::: Given passage

3. The LED light system of claim 2, wherein said reflector cavity is coated with a conducting material, said LED die comprises an anode and a cathode, and said conducting material contacts one of said anode and said cathode.
4. The LED light module of claim 3, wherein said reflector cavity is shaped as an inverted, truncated pyramid.
5. The LED light module of claim 3, wherein said reflector cavity comprises opposing sides, and an angle formed between said opposing sides is about 71°.
6. The LED light module of claim 3, wherein said LED die comprises a red LED, a green LED, and a blue LED.
7. The LED light module of claim 6, wherein said wafer comprises a plurality of micro-reflector cavities, said micro-reflector cavities formed in a cluster on said wafer.
8. The LED light module of claim 3, further comprising an encapsulant that encases said LED die.
9. The LED light module of claim 8, wherein said encapsulant is a high refractive index optical gel.
10. A method of constructing a light system comprising a semiconductor wafer and an LED die, comprising the steps of:
(a) etching the semiconductor wafer to form a micro-reflector cavity; and
(b) mounting an LED die within the micro-reflector cavity.
11. The method of claim 10, further comprising the steps of coating the micro-reflector cavity with a conducting material, and connecting one of a cathode and anode attached to the LED die to the conducting material.
12. The method of claim 11, wherein said step of etching the semiconductor wafer is performed with an etching agent that acts in an anisotropic manner with respect to the semiconductor material.
13. The method of claim 12, wherein the semiconductor material is silicon, and the etchant material is a hydroxide.
14. The method of claim 13, wherein said etchant material is potassium hydroxide.
15. The method of claim 11, wherein the micro-reflector cavity formed in said etching step is shaped as an inverted, truncated pyramid.
16. The method of claim 11, wherein the reflector cavity formed in said etching step has opposing sides, and the angle formed between the opposing sides is about 71°.
17. The method of claim 11, wherein the LED die comprises a red LED, a green LED, and a blue LED.
18. The method of claim 17, wherein said etching step comprises the formation of a plurality of micro-reflector cavities such that the plurality of micro-reflector cavities form a cluster on said wafer.
19. The method of claim 12, further comprising the step of encasing the LED die with an encapsulant.
20. The method of claim 19, wherein said encapsulant is a high refractive index optical gel.

::::::
::: Source excerpt

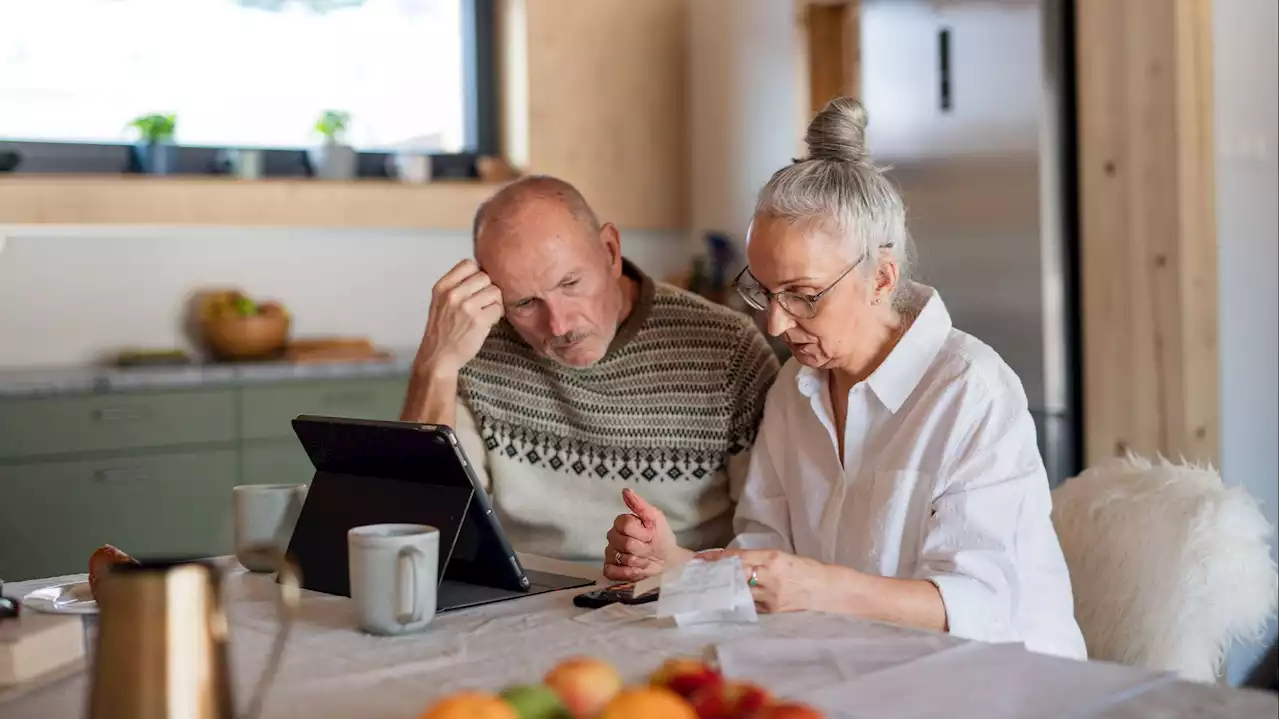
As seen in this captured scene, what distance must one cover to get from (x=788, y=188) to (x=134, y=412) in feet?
7.34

::::::

Do the following statements agree with the patent claims? Answer yes or no for each, quoting the words that decide it.
1. Potassium hydroxide is named as the etchant material.
2. The angle between the opposing sides of the reflector cavity is about 45°.
3. The encapsulant is a low refractive index optical gel.
The data has no connection to the patent claims.

▶ _Problem solution_:
1. Yes: "said etchant material is potassium hydroxide."
2. No: "an angle formed between said opposing sides is about 71°."
3. No: "said encapsulant is a high refractive index optical gel."